**PAGE:**

* begin *

This paper presents a new approach for Gaussian process (GP) regression for
large datasets. The approach involves partitioning the regression input domain
into multiple local regions with a different local GP model fitted in each
region. Unlike existing local partitioned GP approaches, we introduce a
technique for patching together the local GP models nearly seamlessly to ensure
that the local GP models for two neighboring regions produce nearly the same
response prediction and prediction error variance on the boundary between the
two regions. This largely mitigates the well-known discontinuity problem that
degrades the boundary accuracy of existing local partitioned GP methods. Our
main innovation is to represent the continuity conditions as additional
pseudo-observations that the differences between neighboring GP responses are
identically zero at an appropriately chosen set of boundary input locations. To
predict the response at any input location, we simply augment the actual
response observations with the pseudo-observations and apply standard GP
prediction methods to the augmented data. In contrast to heuristic continuity
adjustments, this has an advantage of working within a formal GP framework, so
that the GP-based predictive uncertainty quantification remains valid. Our
approach also inherits a sparse block-like structure for the sample covariance
matrix, which results in computationally efficient closed-form expressions for
the predictive mean and variance. In addition, we provide a new spatial
partitioning scheme based on a recursive space partitioning along local
principal component directions, which makes the proposed approach applicable
for regression domains having more than two dimensions. Using three spatial
datasets and three higher dimensional datasets, we investigate the numerical
performance of the approach and compare it to several state-of-the-art
approaches.

* end *

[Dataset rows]
* begin *

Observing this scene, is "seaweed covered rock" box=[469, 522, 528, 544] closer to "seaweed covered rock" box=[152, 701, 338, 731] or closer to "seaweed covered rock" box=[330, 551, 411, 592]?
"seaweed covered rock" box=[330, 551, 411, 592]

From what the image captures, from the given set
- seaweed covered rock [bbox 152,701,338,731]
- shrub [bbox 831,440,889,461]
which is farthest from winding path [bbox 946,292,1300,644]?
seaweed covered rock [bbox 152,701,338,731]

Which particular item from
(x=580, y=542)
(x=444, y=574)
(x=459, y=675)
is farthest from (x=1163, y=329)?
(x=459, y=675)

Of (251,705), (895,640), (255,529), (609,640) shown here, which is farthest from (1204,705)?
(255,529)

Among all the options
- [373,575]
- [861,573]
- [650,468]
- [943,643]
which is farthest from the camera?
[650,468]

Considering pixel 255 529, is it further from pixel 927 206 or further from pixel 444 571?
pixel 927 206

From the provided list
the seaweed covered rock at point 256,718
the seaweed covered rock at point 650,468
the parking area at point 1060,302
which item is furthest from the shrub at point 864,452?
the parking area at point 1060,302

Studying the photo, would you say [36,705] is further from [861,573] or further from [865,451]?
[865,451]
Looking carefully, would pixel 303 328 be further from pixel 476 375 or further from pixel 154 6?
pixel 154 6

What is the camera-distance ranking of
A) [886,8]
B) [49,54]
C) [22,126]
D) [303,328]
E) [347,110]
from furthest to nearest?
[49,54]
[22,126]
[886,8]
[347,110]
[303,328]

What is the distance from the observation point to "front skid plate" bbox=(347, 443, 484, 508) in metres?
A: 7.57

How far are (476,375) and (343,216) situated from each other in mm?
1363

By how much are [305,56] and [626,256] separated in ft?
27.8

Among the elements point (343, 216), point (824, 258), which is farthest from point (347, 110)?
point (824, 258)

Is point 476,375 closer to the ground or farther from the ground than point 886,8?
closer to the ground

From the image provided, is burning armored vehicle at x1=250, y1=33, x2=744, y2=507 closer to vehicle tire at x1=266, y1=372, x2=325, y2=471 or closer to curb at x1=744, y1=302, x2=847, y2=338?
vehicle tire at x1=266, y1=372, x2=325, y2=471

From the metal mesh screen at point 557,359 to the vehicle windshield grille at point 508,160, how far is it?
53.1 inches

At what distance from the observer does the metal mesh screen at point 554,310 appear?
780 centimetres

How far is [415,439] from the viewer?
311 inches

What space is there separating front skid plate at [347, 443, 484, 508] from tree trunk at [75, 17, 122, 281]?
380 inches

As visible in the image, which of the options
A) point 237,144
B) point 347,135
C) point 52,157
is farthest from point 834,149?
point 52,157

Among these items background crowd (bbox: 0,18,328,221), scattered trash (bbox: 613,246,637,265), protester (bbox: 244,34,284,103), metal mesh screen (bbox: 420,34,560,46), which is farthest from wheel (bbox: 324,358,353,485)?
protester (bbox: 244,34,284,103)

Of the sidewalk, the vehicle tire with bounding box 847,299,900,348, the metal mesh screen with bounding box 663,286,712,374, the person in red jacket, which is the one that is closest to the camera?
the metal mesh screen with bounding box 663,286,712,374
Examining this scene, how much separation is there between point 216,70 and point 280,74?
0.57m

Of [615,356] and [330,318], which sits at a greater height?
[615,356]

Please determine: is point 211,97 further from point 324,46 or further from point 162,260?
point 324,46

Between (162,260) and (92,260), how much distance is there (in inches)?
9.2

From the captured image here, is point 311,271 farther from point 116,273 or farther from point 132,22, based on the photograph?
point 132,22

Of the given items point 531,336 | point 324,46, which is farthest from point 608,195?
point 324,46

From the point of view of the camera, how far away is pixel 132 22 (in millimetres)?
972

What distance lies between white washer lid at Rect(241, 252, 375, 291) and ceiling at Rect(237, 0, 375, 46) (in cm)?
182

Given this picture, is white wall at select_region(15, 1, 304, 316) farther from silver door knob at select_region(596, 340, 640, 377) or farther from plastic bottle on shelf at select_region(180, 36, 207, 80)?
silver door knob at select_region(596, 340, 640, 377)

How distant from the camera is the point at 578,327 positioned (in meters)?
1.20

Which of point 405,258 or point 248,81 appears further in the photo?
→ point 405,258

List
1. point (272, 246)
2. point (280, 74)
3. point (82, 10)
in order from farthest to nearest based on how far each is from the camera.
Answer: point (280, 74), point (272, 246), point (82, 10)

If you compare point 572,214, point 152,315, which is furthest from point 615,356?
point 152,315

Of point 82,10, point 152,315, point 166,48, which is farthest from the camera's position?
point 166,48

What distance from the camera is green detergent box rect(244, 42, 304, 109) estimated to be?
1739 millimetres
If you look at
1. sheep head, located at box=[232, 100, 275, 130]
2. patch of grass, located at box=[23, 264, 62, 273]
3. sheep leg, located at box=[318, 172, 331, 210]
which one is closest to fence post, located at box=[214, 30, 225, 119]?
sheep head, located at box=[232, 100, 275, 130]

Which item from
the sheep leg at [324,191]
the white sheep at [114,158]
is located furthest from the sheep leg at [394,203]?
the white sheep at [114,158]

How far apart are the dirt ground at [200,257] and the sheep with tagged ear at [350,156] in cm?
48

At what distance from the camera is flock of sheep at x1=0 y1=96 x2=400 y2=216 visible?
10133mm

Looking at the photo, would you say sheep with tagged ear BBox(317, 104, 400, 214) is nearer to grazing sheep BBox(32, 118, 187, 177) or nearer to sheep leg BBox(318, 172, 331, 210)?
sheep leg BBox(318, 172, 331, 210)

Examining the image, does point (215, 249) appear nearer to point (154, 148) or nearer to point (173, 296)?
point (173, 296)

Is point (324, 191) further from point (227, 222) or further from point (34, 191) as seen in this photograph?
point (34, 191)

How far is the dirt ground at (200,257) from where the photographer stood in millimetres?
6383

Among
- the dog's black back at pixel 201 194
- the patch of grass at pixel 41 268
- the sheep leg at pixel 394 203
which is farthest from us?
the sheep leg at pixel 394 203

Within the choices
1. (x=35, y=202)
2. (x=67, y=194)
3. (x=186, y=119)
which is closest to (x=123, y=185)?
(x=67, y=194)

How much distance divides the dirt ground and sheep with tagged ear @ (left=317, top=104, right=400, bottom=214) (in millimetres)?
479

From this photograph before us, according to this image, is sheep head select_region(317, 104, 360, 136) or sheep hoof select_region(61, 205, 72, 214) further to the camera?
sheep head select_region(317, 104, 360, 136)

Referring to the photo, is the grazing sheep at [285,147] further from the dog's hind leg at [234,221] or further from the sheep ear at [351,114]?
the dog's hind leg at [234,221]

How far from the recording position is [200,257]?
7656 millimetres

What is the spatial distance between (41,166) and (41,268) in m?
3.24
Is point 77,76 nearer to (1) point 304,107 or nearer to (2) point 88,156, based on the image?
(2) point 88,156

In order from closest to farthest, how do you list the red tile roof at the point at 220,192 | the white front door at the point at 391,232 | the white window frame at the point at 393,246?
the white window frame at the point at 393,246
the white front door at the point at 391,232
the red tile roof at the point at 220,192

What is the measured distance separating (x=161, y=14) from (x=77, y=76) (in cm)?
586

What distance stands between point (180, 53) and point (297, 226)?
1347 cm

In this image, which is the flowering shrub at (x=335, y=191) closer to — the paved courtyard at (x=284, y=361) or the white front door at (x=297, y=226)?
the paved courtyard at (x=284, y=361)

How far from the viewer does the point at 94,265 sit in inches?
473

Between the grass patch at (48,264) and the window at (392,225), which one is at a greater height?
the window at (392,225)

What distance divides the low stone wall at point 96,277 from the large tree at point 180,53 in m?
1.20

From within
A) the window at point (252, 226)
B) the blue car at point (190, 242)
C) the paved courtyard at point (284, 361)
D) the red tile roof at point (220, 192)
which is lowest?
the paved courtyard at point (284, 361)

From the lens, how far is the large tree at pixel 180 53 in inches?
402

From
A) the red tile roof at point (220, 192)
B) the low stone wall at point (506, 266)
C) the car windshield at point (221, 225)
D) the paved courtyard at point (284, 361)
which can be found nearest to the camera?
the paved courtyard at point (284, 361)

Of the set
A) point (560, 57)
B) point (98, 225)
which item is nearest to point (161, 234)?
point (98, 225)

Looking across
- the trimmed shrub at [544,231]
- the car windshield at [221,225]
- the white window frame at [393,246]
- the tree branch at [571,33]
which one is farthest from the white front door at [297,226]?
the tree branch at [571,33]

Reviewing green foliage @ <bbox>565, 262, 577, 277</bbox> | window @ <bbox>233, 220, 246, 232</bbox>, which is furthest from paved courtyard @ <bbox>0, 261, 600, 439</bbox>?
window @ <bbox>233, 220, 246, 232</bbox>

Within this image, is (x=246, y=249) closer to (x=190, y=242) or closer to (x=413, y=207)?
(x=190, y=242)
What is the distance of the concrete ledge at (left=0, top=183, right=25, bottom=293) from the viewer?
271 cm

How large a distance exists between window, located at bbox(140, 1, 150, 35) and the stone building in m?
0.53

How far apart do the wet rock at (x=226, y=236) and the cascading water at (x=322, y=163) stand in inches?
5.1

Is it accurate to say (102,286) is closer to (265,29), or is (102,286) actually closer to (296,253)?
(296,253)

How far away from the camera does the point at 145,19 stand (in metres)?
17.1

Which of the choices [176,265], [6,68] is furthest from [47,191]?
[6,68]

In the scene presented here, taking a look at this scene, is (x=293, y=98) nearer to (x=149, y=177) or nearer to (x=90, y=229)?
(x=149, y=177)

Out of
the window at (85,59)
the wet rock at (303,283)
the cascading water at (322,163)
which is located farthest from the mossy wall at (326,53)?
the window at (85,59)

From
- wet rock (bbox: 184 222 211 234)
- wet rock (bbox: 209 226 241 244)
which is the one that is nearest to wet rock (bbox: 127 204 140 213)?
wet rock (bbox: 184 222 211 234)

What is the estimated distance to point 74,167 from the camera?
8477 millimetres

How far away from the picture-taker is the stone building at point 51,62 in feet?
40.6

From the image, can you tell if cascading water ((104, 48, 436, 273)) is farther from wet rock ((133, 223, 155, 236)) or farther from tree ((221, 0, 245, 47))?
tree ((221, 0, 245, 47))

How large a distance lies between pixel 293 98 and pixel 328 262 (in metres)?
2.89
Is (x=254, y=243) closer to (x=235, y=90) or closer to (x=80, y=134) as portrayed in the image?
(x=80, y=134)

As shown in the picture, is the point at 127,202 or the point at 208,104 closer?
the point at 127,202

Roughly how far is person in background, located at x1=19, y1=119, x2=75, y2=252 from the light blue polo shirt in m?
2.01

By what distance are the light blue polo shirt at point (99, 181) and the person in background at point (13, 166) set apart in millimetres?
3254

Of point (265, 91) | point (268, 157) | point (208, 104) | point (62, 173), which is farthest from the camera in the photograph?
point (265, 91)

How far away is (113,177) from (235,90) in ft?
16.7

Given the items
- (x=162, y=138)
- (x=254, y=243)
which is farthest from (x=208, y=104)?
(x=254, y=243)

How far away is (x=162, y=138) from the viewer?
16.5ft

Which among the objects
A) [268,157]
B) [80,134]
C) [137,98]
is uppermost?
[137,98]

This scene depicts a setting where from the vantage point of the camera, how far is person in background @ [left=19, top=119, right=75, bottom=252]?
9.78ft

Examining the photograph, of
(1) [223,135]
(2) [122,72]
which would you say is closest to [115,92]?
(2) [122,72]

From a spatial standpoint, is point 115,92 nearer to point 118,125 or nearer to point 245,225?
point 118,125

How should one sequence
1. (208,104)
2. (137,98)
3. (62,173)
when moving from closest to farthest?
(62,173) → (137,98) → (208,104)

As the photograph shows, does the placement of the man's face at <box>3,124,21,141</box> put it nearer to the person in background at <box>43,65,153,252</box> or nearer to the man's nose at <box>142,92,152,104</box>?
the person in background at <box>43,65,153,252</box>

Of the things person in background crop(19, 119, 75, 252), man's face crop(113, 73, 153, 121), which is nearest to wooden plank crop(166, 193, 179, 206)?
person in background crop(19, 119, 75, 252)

* end *

**SET EXERCISE:**
Using the abstract on Gaussian process regression, explain in one to three sentences why the pseudo-observation approach keeps the GP-based predictive uncertainty quantification valid.

**THE RESPONSE:**
The continuity conditions are represented as pseudo-observations that are added to the actual response observations, and standard GP prediction is then applied to this augmented data. Because of this, the approach works within a formal GP framework rather than relying on heuristic continuity adjustments, so the predictive uncertainty quantification remains valid.